Nature. If you have a wee bit more time, try connecting with the natural world. If there’s a park or a forest nearby, go for a short walk. Try taking off your shoes, feeling the grass or dirt beneath your feet. Connecting with the earth directly is a quick and easy way to literally ground yourself through the earth’s energy. When you don’t have nature readily at hand, try observing the flora and fauna around you. Flowers in a vase, a house plant, a pet, a bird outside your window — take a few moments to really experience these examples of life that can be found just about everywhere, using each of your senses. You may feel how they radiate energy just like you do. Or you may just notice their simple beauty. Whatever comes up for you, the natural world provides so many examples of the essence of life that it can become a great way for you to reconnect with your own sense of that essence within you.
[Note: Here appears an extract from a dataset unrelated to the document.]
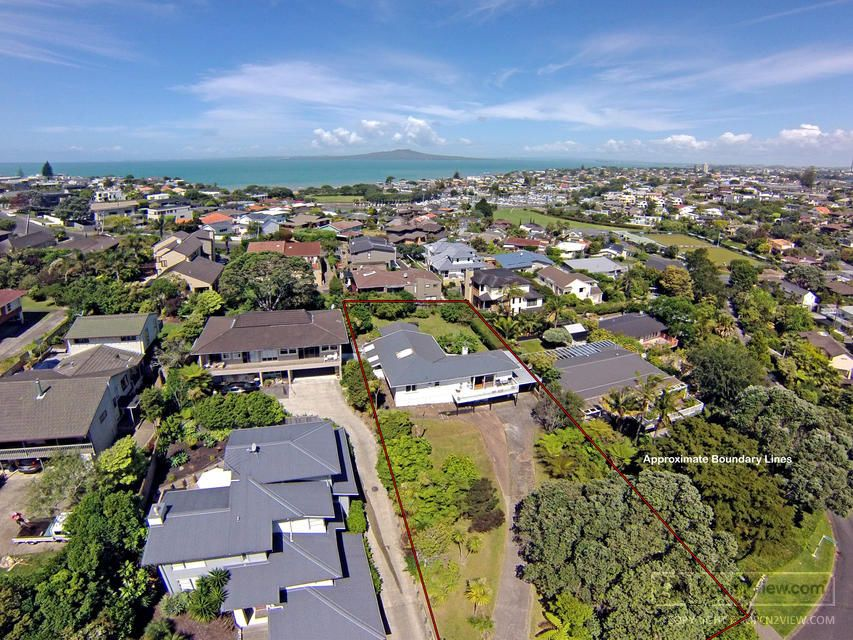 Open2view ID#305772 - Property for sale in Castor Bay, New Zealand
The key here is really it only takes a moment to remember what it is we already know–that we are one with the Source of all life and that the only moment that truly is is this one. When we come into that awareness, we are in contact with the power of the universe, with the divine. Try playing with a few of these tools this week, maybe by setting up a reminder alarm to go off a few times throughout the day or by using them when you start to feel yourself slipping into unconsciousness. I think you’ll find it only takes a moment to turn your day around. Good luck, have fun, and let me know how it goes! Namaste.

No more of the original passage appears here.